King, who is unaffiliated, has voted in primaries for both parties, most recently the Republican primary in 2020.

If elected, King says in a News & Observer questionnaire that her top advisors would be current school board members Atherton and Hauser, as well as Stephen Halkiotis, a former school board member and one of her top campaign contributors.

Halkiotis served 12 years on the school board before stepping down in 2020. He was a moderate voice for the district, advocating for an examination of possible legal landmines before voting to ban the Confederate flag and other symbols of hate in schools. Halkiotis also initially opposed the board’s racial equity policy before ultimately voting yes on the measure in 2019.

Today, Halkiotis is the co-founder of the Friends of Orange County Schools, a PAC that supports King, Purcell, Atherton, and Richmond. Halkiotis describes himself as a “moderate Democrat” and is no fan of the current board, saying their “far-left” agenda distracts from issues of student performance and teacher morale.

“So much attention has been paid to political ideologies of the far left, we have forgotten that the primary mission of a public school system is to educate children,” he told the INDY.

“It is not to be a social media platform denigrating Christopher Columbus, denigrating Abraham Lincoln,” Halkiotis adds, referencing debates over whether to teach children about Columbus’s massacre of Native Americans and Lincoln’s complicated views on slavery. “This is kind of nonsensical.”

Halkiotis argues the school board has prevented parents and community members from expressing their concerns. He cites the now-infamous fall school board meeting when sheriff’s deputies escorted public commenters, including Proud Boys, out.

“There’s too much influence going on by too-far-right groups and too far-left groups,” he says. “All [the current board has] done is provide immense dissension and division. They, in effect, have prohibited the community from having a reasonable discussion because of fear-mongering.”

Ultimately, Halkiotis says he wants the board to refocus on helping all children become successful, including through creating individualized education plans and giving more resources to schools, he says.

Anne Purcell

Purcell, a former Orange County Schools principal, has said some LGBTQIA+-inclusive books would be better kept in the guidance counselor’s office.

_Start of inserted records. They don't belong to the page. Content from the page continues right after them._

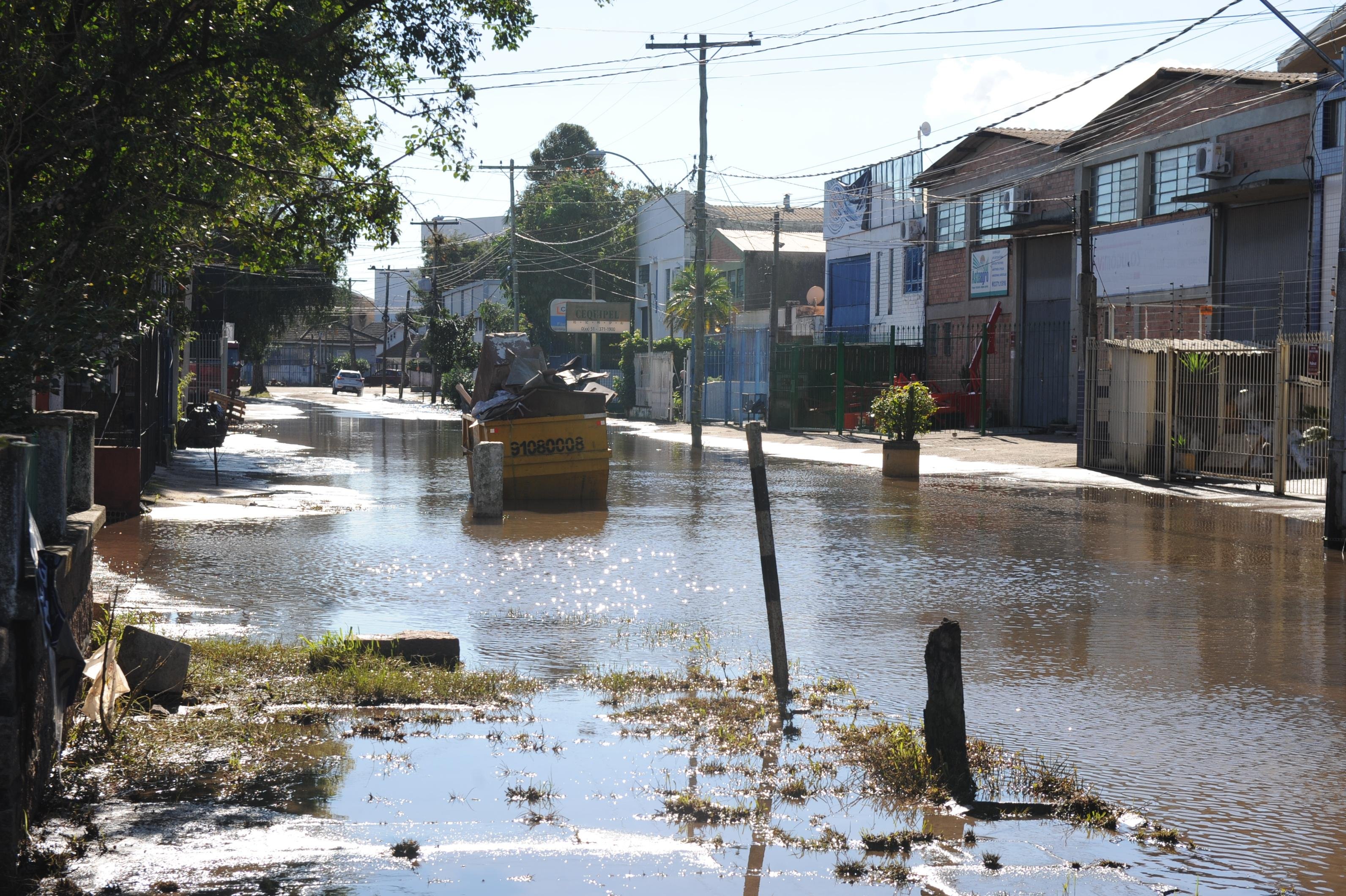 Muitas ruas permanecem submersas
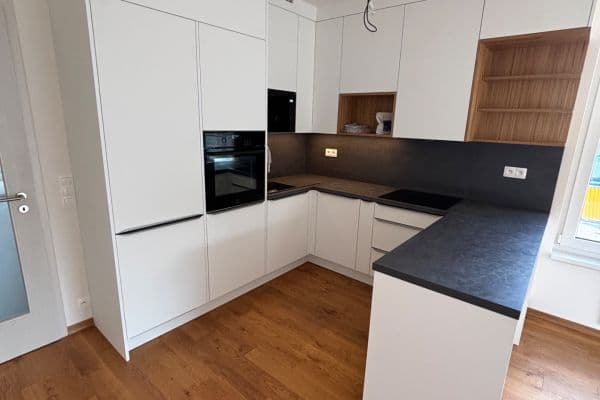 2 bedroom with open-plan kitchen flat to rent, 72 m², Kárníkova, Praha 2 bedroom with open-plan kitchen flat to rent, 72 m², Kárníkova, Praha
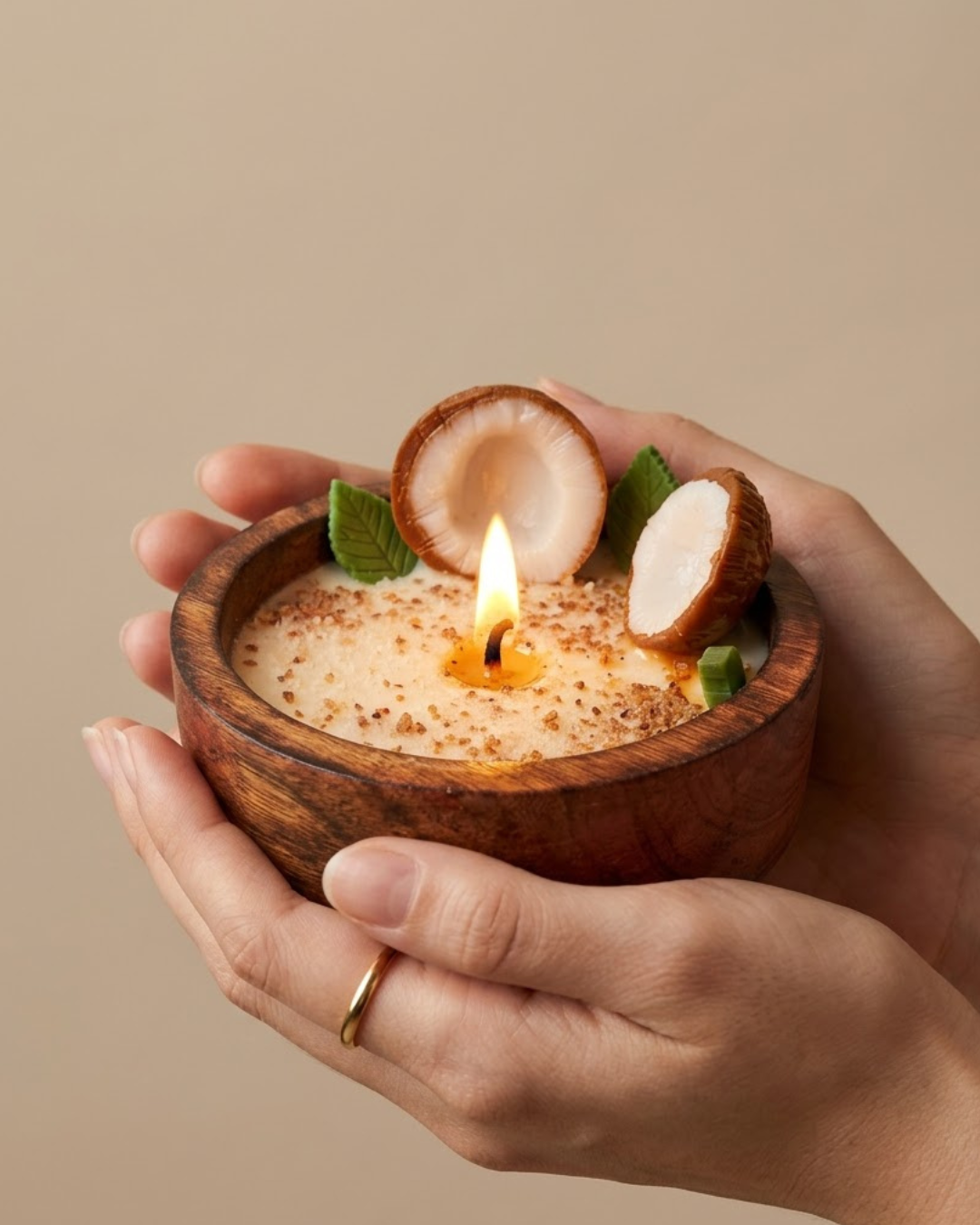Coconut Artisan Wooden Bowl Candle | Vanilla Scented Coconut & Soy Wax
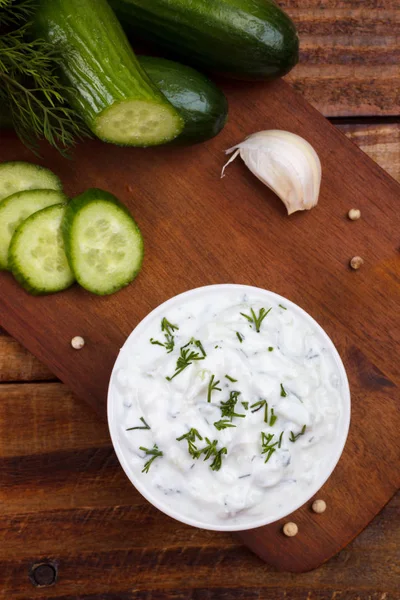 Cacık daldırma ve malzemeler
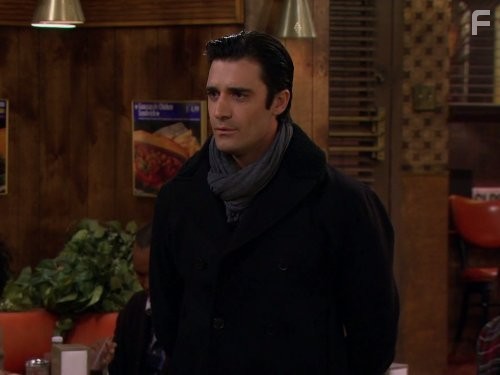 Gilles Marini in 2 Девицы на мели (2011)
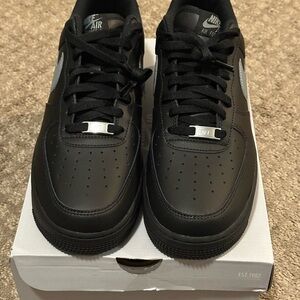 Nike Air Force 1 Triple Black Sneakers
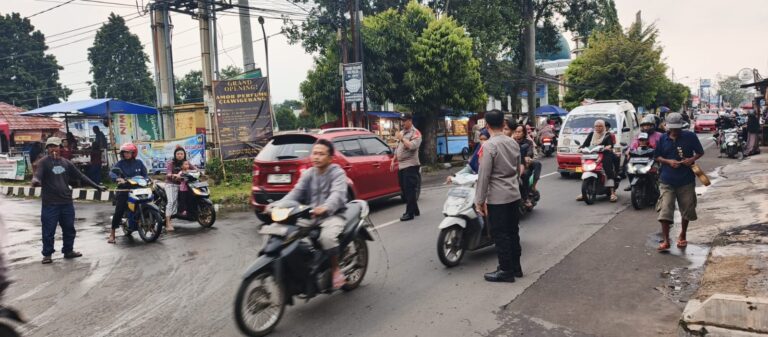 Jaga Kelancaran Arus Lalu Lintas Pasca Idul Fitri, Personel Pos PAM Ciawigebang Ops Ketupat Lodaya 2026 Atur Lalin di Ciawigebang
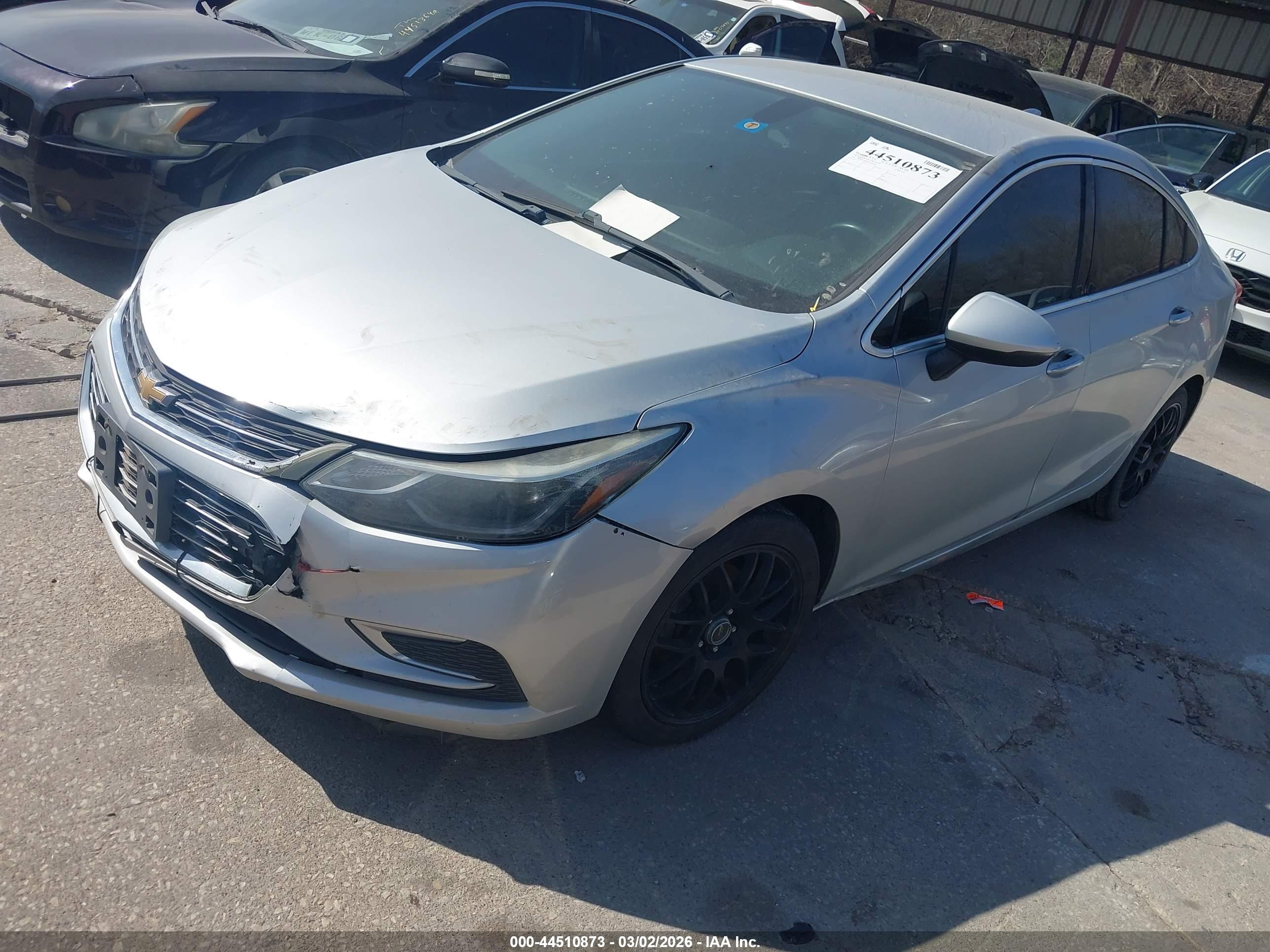 CHEVROLET CRUZE image 2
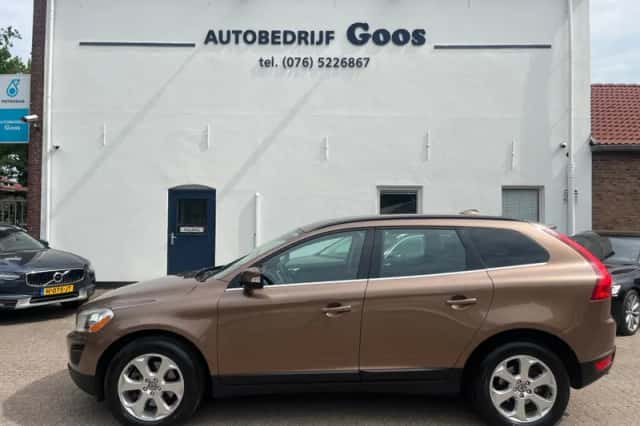 Volvo XC60 (2010) thumbnail 2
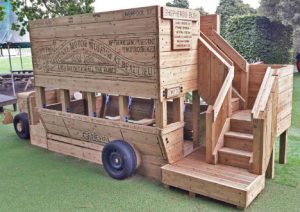 Beaulieu National Motor Museum – Bespoke Play Bus 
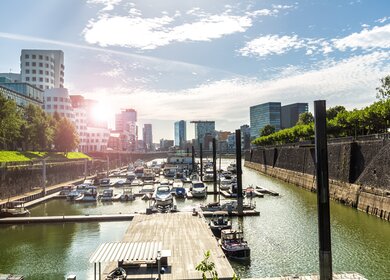 Duesseldorf-Hafen mit Sonne | © Gettyimages.com/querbeet
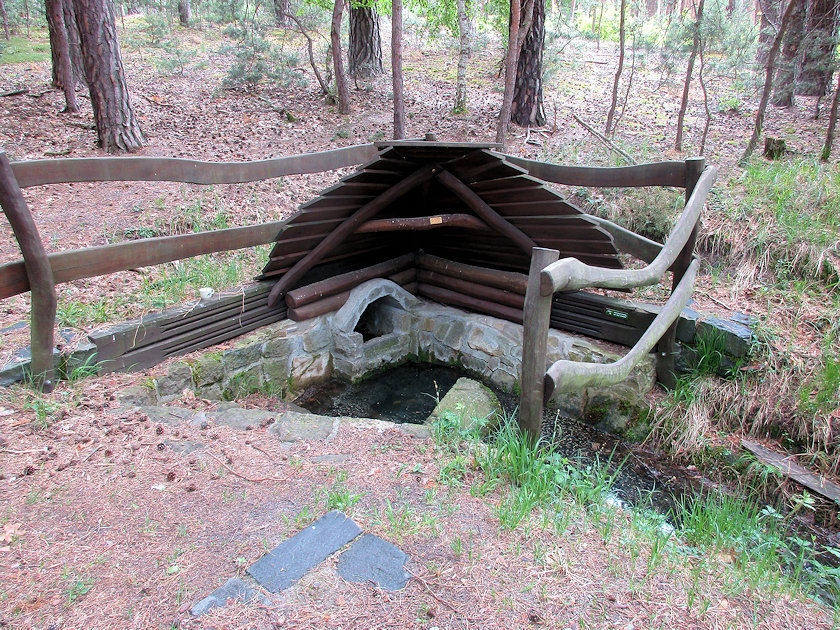 studánka Panny Marie Šaštinské (12750) - květen 2021
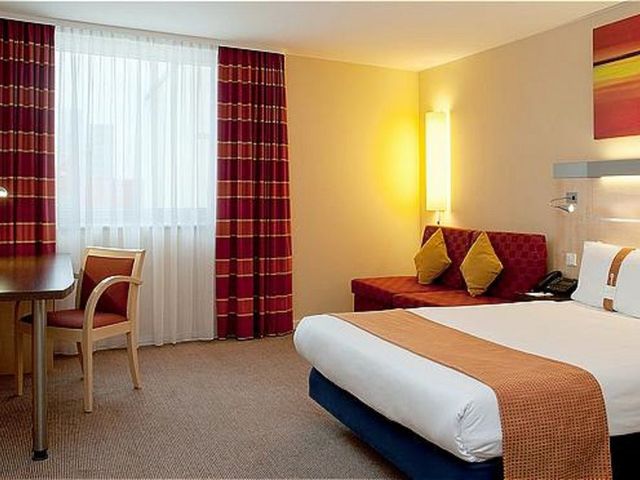 фото Holiday Inn Express Munich Airport изображение №6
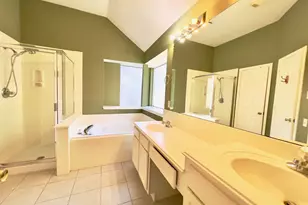 7411 Orchard Hills Ln, Sugar Land, TX 77479 - Photo 12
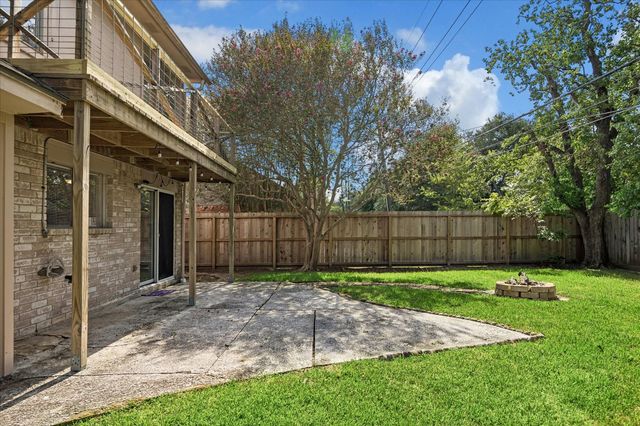 813 Lakeview Drive, Sugar Land, TX 77498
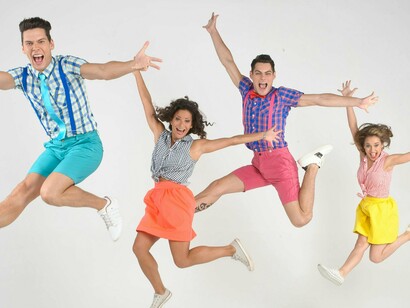 A psicologia da forma ensina-nos que figuras suaves e curvas tendem a transmitir leveza, gentileza e suavidade, enquanto linhas retas e ângulos agudos sugerem rigor, dinamismo e autoridade. Quando aplicamos esse conhecimento às estampas, percebemos que uma padronagem floral com traços orgânicos e fluidos pode despertar sensações de calma e romantismo, enquanto um padrão geométrico com ângulos bem definidos pode inspirar foco, disciplina ou modernidade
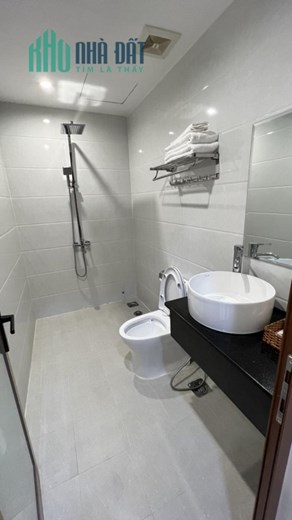 KINH DOANH ĐỈNH: khách sạn Vân Phong, sát biển, gần khu chuyên gia, 6 tầng, 100% công suất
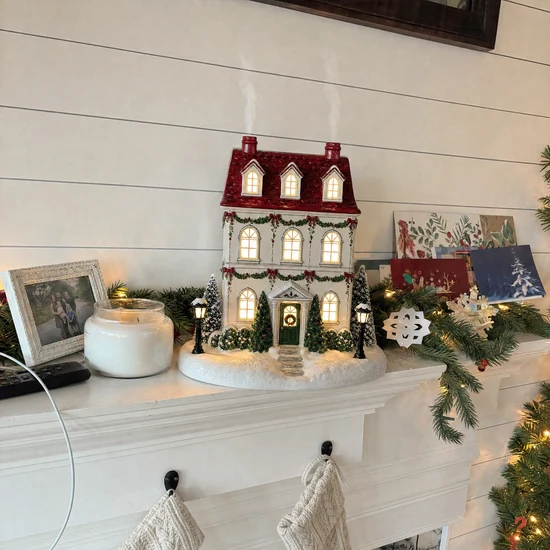 ✨🎄Christmas House Essential Oil Diffuser – 🏘️Glowing Holiday Decor with Chimney Mist🌿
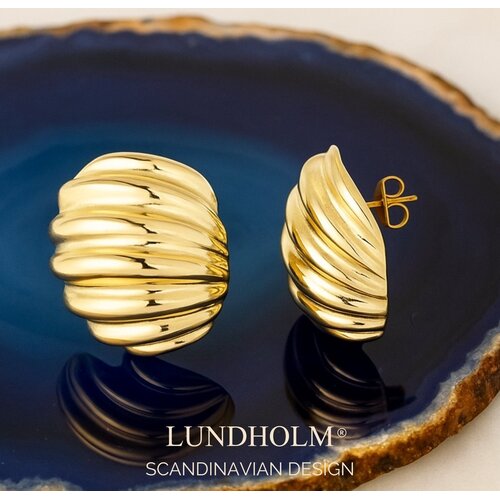 Lundholm Lundholm Riva Oorknopjes Dames Goudkleurig – Statement Studs 2,75 x 2,25 cm – Premium Stainless Steel Gold Plated – Riva Serie – Vrouwen Cadeautjes – Scandinavisch Design Lundholm Lundholm Riva Oorknopjes Dames Goudkleurig – Statement Studs 2,75 x 2,25 cm – Premium Stainless Steel Gold Plated – Riva Serie – Vrouwen Cadeautjes – Scandinavisch Design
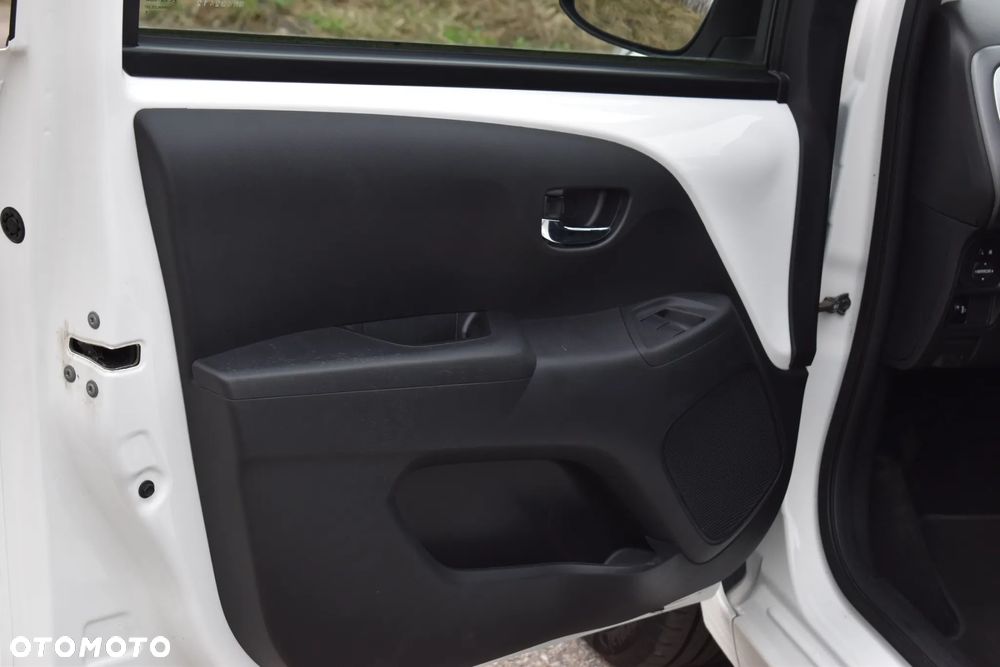 Toyota Aygo x.shift x-play connect - 8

“That way, it’s giving the child a chance to have somebody to talk to. It’s giving them a resource,” she said during the Chamber’s roundtable event. “It’s giving them an opportunity to not be checking something out in the media center where other children are looking at them and may taunt them or bully them.”

On racism, Purcell said she’s observed more among students of color than among white students. During the roundtable event, Purcell’s initial statement was that while she was principal, any incidents of racism in schools were dealt with immediately and thoroughly.

“Anytime you have a situation that is bringing up issues of race or somebody being racist, it needs to be stopped right then and it needs to be met with head-on,” Purcell said. “The only way to do that is to have conversations.”

She added that she mostly observed name calling between students of color rather than between white and minority students.

“I have seen students of color calling other students of color names, and when I have had conversations with those students, they say ‘It’s ok for me to say that to my buddy. They’re my friend.’ But I’m saying, ‘No, it’s not okay to say that. Not here,’” Purcell said.

“That’s where I have seen (problems on race) the most. I have seen some white students calling students that and with me, it’s been addressed. But I have seen more cases than not of students of color saying to other students of color that I have called them out on it.”